Relative solvation free energy of ethane and methanol

This tutorial is an extension of the task carried out in the ProtoMS workshops, giving a flavour of the utilities of ProtoMS. Basic instructions for performing simulations are available in the workshop (and copied below) - here we will run longer simulations than we did in the workshop and focus more on the analysis of simulations.

To come back to the tutorial index, click here.

Prerequisites

ethane.pdb - the structure of an ethane molecule in PDB format. It can be downloaded here.
methanol.pdb - the structure of a methanol molecule in PDB format. It can be downloaded here.

Both ethane and methanol should require almost no preparation for use with ProtoMS aside from ensuring they are sensible, energy minimised structures. However, for more complex molecules you may need to take additional care in preparation (e.g. choose protonation states or tautomers). You can read more about setting up structures here.

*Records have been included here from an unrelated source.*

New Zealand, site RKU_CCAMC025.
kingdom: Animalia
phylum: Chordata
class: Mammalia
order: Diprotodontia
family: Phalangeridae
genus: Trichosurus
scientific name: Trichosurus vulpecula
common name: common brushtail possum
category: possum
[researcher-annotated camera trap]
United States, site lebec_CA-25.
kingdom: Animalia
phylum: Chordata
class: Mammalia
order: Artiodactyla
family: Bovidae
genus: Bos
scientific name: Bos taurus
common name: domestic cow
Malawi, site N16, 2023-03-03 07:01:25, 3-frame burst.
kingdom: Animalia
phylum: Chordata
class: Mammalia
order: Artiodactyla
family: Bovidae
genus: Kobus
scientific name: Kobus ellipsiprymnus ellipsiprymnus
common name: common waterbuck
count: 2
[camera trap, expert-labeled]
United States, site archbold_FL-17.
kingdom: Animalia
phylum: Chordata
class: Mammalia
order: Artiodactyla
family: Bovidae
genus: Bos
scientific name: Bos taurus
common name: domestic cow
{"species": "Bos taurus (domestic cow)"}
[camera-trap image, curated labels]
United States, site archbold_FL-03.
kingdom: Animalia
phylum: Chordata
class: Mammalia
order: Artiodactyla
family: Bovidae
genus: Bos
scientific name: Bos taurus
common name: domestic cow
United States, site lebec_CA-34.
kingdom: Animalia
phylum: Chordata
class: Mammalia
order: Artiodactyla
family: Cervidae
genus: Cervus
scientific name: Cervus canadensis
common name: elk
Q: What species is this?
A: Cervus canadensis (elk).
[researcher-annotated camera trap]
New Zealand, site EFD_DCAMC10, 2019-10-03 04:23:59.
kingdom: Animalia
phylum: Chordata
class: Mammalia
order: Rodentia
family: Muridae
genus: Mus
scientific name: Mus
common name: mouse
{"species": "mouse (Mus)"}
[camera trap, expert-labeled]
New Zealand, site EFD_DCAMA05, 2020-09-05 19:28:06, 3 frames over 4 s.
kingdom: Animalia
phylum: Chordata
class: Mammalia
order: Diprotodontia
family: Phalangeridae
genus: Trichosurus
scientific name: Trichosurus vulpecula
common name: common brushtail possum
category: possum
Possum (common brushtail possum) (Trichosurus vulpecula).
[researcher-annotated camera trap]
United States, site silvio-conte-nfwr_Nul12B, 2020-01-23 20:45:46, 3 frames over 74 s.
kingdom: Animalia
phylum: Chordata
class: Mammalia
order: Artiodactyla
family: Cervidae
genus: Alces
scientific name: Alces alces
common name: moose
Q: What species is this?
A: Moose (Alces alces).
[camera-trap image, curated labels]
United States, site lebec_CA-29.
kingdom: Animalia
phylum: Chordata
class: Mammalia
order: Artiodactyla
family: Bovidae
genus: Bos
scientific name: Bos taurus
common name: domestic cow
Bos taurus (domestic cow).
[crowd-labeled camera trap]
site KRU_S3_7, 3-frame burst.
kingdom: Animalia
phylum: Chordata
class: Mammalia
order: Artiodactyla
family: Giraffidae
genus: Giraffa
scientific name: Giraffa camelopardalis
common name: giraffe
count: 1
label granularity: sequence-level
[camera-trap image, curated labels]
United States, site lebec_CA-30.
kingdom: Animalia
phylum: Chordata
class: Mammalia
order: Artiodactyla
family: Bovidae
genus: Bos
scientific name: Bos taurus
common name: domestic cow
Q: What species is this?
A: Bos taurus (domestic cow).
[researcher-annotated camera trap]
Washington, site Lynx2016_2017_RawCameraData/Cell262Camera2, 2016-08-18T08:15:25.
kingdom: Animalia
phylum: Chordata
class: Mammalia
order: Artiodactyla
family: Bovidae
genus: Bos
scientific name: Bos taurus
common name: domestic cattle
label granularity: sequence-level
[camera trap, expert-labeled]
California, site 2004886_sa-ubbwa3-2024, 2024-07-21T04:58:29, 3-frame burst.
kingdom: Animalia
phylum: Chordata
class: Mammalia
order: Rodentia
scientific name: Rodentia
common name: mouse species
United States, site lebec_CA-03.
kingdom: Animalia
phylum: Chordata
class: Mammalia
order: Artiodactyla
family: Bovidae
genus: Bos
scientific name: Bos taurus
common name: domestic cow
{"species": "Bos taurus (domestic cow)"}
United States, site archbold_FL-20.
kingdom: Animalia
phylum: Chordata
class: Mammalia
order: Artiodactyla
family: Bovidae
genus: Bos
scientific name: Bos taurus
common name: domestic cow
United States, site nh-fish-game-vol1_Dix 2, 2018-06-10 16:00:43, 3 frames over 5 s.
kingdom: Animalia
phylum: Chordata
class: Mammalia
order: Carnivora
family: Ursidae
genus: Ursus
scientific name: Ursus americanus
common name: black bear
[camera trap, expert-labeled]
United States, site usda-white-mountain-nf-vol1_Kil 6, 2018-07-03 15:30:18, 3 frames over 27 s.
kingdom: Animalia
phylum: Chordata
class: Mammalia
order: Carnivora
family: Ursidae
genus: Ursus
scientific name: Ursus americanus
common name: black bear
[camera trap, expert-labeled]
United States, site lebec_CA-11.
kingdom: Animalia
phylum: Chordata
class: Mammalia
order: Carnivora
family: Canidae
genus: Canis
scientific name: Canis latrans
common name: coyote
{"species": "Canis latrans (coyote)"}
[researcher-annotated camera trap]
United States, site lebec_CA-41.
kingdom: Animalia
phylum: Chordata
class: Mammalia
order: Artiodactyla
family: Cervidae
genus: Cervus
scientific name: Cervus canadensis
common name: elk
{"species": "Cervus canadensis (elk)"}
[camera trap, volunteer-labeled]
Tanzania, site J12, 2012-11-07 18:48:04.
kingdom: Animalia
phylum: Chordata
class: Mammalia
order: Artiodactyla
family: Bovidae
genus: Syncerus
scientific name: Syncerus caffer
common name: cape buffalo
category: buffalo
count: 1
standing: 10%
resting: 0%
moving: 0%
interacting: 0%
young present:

Simple setup — single topology simulation

Setup

We will start with a single topology approach. While conceptually this may be simpler, there are some careful choices that need to be made in setup, as you will see. The simplest way to start the setup of the simulation is by typing the following:

python $PROTOMSHOME/protoms.py -s singletopology -l ethane.pdb methanol.pdb

How to choose corresponding atoms

You'll notice that protoms.py asks us to define the corresponding atoms for the mutation of ethane to methanol. At this point it helps to visualise the perturbation taking place:

                H02  H06              H02  H06
                 |    |                |    |
Ethane   :  H03-C01--C05-H07  ==> H03-C01--O05-DUM  : Methanol
λ=0.0            |    |                |    |          λ=1.0    
                H04  H08              H04  DUM

Clearly there are some atoms that have obvious partners when making the transformation. C01, H02, H03 and H04 should remain with their same names. Likewise, C05 should be transformed to O05. Dummy atoms can be defined simply by pressing enter instead of typing in a corresponding atom name. Choice of which hydrogens to perturb to dummy atoms can be made freely as all three atoms of the methyl group are degenerate. An obvious choice is to transform H06 to H06.

Final setup

After correctly defining corresponding atoms we should be ready to run a simulation. You should see files for a simulation of the free leg (in water) and the gas phase leg of the relative free energy cycle.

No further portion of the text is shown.